Gaël Faye
Je ne lis pas beaucoup en ce moment. Le boulot, les enfants, les travaux dans la maison, je manque de disponibilité. J’ai mis longtemps à lire Petit Pays, alors que c’est un petit bouquin, et j’ai mis longtemps à écrire ces mots, alors que c’est un grand roman.
Gaël Faye y raconte son enfance, à peine déguisée : le héros s’appelle Gabriel, comme lui, il est le fils d’un père français parti se balader un peu loin sur son vélo (écouter « Pili pili sur un croissant au beurre ») et d’une mère rwandaise tutsi exilée au Burundi (écouter beaucoup d’autres de ses chansons). Le temps de son enfance tout à fait joyeuse et insouciante au Burundi est un peu laborieux à lire : l’écriture très descriptive dilue souvent le récit sous la précision des lieux, des arbres, des rues, ou des sensations, des odeurs et des bruits, avec une acuité qui force le naturel. Les faits et les personnages passent parfois au second plan, et malgré des chapitres courts concentrés sur un épisode, j’ai eu un peu de mal à suivre ce gamin et sa bande au fond de leur impasse.
La suite est douloureuse.

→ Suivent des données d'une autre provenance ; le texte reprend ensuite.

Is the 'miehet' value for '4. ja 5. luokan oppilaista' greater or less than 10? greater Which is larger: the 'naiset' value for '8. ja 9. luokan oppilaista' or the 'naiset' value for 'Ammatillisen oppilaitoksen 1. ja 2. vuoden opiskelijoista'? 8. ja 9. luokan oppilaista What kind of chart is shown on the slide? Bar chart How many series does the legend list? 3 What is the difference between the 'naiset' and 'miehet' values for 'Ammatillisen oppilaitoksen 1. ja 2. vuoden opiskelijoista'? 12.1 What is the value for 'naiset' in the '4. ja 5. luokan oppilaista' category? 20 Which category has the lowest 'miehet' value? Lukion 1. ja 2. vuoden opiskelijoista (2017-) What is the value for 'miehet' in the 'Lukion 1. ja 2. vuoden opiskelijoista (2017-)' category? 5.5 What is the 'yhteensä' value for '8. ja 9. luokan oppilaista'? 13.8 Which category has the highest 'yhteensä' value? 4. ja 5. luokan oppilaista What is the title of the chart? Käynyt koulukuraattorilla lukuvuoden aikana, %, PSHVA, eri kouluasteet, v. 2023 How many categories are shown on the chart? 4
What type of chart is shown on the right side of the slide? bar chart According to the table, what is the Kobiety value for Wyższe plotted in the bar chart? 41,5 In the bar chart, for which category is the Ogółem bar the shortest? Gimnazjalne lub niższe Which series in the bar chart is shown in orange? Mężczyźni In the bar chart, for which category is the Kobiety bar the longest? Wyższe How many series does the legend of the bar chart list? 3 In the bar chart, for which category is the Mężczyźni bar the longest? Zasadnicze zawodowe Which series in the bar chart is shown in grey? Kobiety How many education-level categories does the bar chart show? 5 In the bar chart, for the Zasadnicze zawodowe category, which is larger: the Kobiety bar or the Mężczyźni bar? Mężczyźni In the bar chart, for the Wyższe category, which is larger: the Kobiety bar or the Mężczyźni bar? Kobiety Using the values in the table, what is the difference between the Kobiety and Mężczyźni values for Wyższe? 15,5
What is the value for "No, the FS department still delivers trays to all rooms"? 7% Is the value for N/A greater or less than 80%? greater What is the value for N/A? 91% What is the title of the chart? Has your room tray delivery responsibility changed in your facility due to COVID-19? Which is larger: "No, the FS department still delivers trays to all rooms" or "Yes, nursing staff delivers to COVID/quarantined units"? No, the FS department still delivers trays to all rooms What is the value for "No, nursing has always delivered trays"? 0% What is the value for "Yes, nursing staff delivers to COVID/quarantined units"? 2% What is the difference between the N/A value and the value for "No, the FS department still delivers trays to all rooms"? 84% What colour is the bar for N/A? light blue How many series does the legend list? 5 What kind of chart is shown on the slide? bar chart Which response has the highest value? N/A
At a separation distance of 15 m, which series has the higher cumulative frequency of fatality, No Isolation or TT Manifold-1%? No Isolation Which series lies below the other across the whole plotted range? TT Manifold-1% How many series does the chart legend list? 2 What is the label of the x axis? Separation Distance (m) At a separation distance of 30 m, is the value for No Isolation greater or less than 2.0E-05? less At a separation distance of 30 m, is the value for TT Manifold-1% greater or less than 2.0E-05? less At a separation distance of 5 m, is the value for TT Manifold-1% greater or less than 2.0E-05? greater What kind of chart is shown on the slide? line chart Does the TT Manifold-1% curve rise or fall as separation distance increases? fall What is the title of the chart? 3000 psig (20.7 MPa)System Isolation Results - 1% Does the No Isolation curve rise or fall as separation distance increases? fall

Pour le coup, Gaël Faye nous fait basculer avec lui enfant dans la tension, puis la violence inouïe qui déchirent le Rwanda et par ricochet le Burundi, et ça prend aux tripes. C’est douloureux, c’est marquant, et c’est nécessaire, parce que ça met des visages, de la chair, une réalité portée par ces personnages, ces enfants, ces femmes, ces hommes, sur le peu que je connaissais du génocide des Tutsis.
Je suis resté frappé, marqué par cette émotion puissante, par ce témoignage intime de l’infinie violence des hommes, qui a ravagé ces petits pays. Et pour ça, malgré la grande tristesse qu’il contient et qu’il transmet, je suis heureux d’avoir lu ce livre.